The man waited until the woman sat to take his own seat. Solicitous—that’s what the romance books called it. Stupid books that had nothing to do with the life of a mountain woman. City women, maybe. But never the wives and women of God’s Cloud of Glory Church. I moved to the far side of the table. When I was sure we were all in positions that would require them to make two or three moves before they could reach me, I set the shotgun on the table and got out three pottery mugs. I wasn’t using John’s maw-maw’s good china for outsiders whom I might have to shoot later. That seemed deceitful.
With a hot pad, I moved the teapot to the side of the woodstove, where the hob was cooler, and removed the tea strainer. I could have made some coffee—the man looked like a coffee-drinking type—but I didn’t want to encourage them to stay. I poured the spice tea into the mugs, smelling cloves and allspice, with a hint of cinnamon and cardamom. It was my own recipe, made with a trace of real ground vanilla bean, precious and expensive. I put the mugs on an old carved oak tray, with cloth napkins and fresh cream and sugar. I added three spoons and placed the tea tray on the table in front of the sofa. I took my mug and backed away again, behind the long table, to where I could reach the shotgun.

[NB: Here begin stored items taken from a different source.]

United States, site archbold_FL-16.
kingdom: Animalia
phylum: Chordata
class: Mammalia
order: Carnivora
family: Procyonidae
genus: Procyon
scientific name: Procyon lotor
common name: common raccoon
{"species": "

“Welcome to my home,” I said, hearing the reluctance in my tone. “Hospitality and safety while you’re here.” It was an old God’s Cloud saying, and though the church and I had parted ways a long time ago, some things stayed with a woman. Guests should be safe so long as they acted right.
The nonhumans took the tea, the woman adding an inch of the real cream to the top and wrapping her hands around the mug as though she felt the chill of winter coming.
With a start, I realized my cats, Jezzie and Cello, were both on the woman’s lap. I tried not to let my guests see my reaction. My cats were mousers, working cats, not lap cats. They didn’t like people. Annoyed at the disloyal cats, I pulled out a chair and sat.
The man held his mug one-handed, shooting surreptitious glances at my stuff, concentrating on the twenty-eight-gauge, four-barreled, break-action Rombo shotgun hanging over the steps to the second floor. It was made by Famars in Italy and had been John’s prize position. I narrowed my eyes at him. “See something you want?” I asked, an edge in my voice.
Instead of answering, Rick asked a question again, as if that was a built-in response. “You cook and heat this whole place with a woodstove?”
I nodded once, sipping my tea. The man didn’t go on and for some reason I felt obliged to offer, “I can heat most of my water too, eight months of the year. Long as I don’t mind picking up branches, splitting wood, and cleaning the stove.”
“You are strong,” Paka said, Jezzie on her lap and Cello now climbing to her shoulders to curl around her neck. “You use an ax as my people use our claws, with ease and . . . what is the English word? Ah.” She smiled at Rick. “Ef-fort-less-ness. That is a good word.”
She sniffed the air, dainty and delicate. “Your magic is different from all others I have smelled. I like it.” Her lips curled up, she kicked off her heels, and shifted her feet up under her body, moving like a ballerina. She drank the tea in little sips—sip-sip-sip, her lips and throat moving fast.